5. En troisième lieu, aux termes de l'article L. 561-1 du code de l'entrée et du séjour des étrangers et du droit d'asile alors en vigueur : " Lorsque l'étranger justifie être dans l'impossibilité de quitter le territoire français ou ne peut ni regagner son pays d'origine ni se rendre dans aucun autre pays, l'autorité administrative peut, jusqu'à ce qu'existe une perspective raisonnable d'exécution de son obligation, l'autoriser à se maintenir provisoirement sur le territoire français en l'assignant à résidence, dans les cas suivants : 1° Si l'étranger fait l'objet d'une obligation de quitter le territoire français sans délai ou si le délai de départ volontaire qui lui a été accordé est expiré ; () 4° Si l'étranger doit être reconduit à la frontière en exécution d'une interdiction de retour ou d'une interdiction de circulation sur le territoire français () La décision d'assignation à résidence est motivée.

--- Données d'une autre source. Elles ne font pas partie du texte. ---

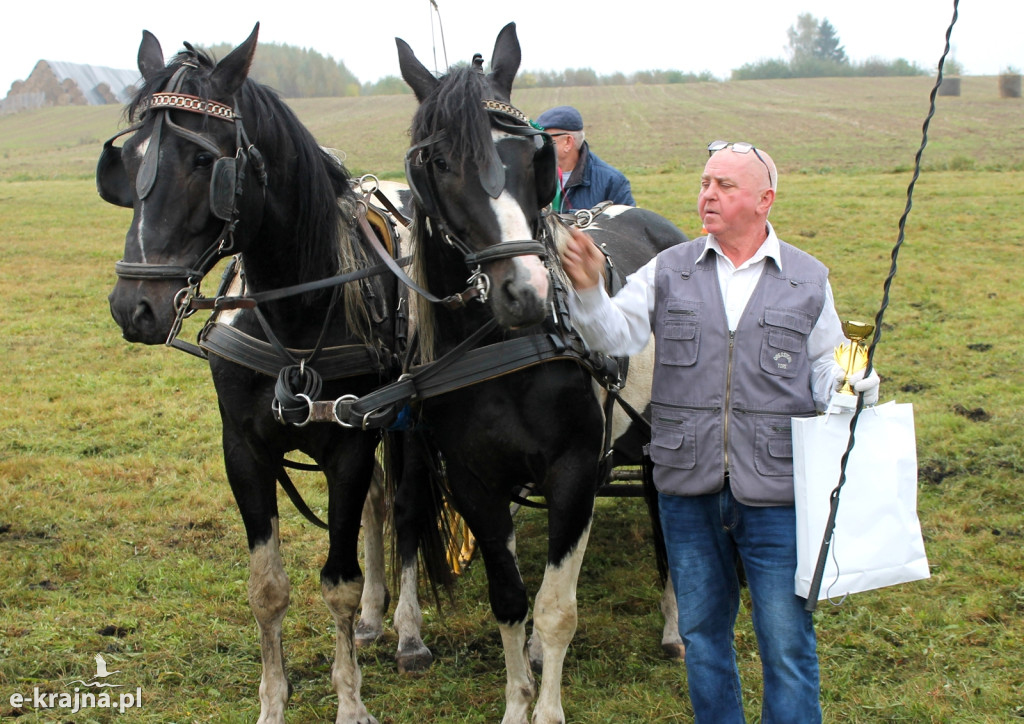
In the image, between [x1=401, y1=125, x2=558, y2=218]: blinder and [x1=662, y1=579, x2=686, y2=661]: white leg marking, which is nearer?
[x1=401, y1=125, x2=558, y2=218]: blinder

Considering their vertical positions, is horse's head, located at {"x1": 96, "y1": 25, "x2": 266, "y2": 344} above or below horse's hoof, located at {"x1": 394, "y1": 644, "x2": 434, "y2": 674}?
above

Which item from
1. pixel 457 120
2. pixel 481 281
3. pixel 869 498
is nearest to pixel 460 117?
pixel 457 120

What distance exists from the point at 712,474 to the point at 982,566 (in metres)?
2.72

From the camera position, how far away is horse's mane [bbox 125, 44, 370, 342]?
2812 mm

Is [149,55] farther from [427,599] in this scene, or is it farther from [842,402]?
[427,599]

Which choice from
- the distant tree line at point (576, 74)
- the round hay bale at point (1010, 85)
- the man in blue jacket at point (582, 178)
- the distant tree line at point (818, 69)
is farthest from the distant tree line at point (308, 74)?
the man in blue jacket at point (582, 178)

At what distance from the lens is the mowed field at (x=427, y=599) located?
11.8ft

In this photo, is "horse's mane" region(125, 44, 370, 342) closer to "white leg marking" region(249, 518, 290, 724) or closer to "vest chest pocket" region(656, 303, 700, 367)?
"white leg marking" region(249, 518, 290, 724)

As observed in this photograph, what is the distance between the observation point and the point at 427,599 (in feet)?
14.7

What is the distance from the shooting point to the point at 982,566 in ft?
14.6

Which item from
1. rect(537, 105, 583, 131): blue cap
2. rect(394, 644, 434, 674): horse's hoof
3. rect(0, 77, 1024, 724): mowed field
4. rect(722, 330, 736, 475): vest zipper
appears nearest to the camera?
rect(722, 330, 736, 475): vest zipper

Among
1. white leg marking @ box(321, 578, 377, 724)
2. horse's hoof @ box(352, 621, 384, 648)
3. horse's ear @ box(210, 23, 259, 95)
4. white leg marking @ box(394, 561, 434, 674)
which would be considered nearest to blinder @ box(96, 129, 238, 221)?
horse's ear @ box(210, 23, 259, 95)

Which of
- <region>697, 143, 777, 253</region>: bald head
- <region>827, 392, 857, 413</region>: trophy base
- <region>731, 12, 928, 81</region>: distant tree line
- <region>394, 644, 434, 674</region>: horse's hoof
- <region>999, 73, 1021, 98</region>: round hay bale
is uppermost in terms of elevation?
<region>731, 12, 928, 81</region>: distant tree line

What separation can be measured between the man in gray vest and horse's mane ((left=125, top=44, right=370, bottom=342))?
1.01 meters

Elle peut être prise pour une durée maximale de six mois, renouvelable une fois dans la même limite de durée, par une décision également motivée () ". L'article L. 561-2 du même code prévoit que : " I.- L'autorité administrative peut prendre une décision d'assignation à résidence à l'égard de l'étranger qui ne peut quitter immédiatement le territoire français mais dont l'éloignement demeure une perspective raisonnable, lorsque cet étranger : () 5° Fait l'objet d'une obligation de quitter le territoire français prise moins d'un an auparavant et pour laquelle le délai pour quitter le territoire est expiré ou n'a pas été accordé () ".

6. Il ressort des pièces du dossier qu'après avoir fait l'objet d'une mesure d'assignation à résidence de quarante-cinq jours, renouvelée une fois, du 20 décembre 2019 au 18 mars 2020, sur le fondement de l'article L. 561-2 précité, les époux E ont fait l'objet, à compter du 7 juillet 2020, d'une nouvelle mesure d'assignation à résidence pour une durée de six mois, renouvelée une fois, sur le fondement de l'article L. 561-1 précité.

7. D'une part, aucune des dispositions précitées n'exclut que l'autorité préfectorale, qui est tenue d'examiner régulièrement les changements pouvant survenir dans les circonstances de fait retenues comme fondement de ses décisions, puisse prononcer une assignation à résidence d'une durée de six mois à l'encontre d'un étranger ayant précédemment fait l'objet d'une mesure similaire prise sur le fondement de l'article L. 561-2, dès lors que les conditions requises par l'article L. 561-1 sont remplies.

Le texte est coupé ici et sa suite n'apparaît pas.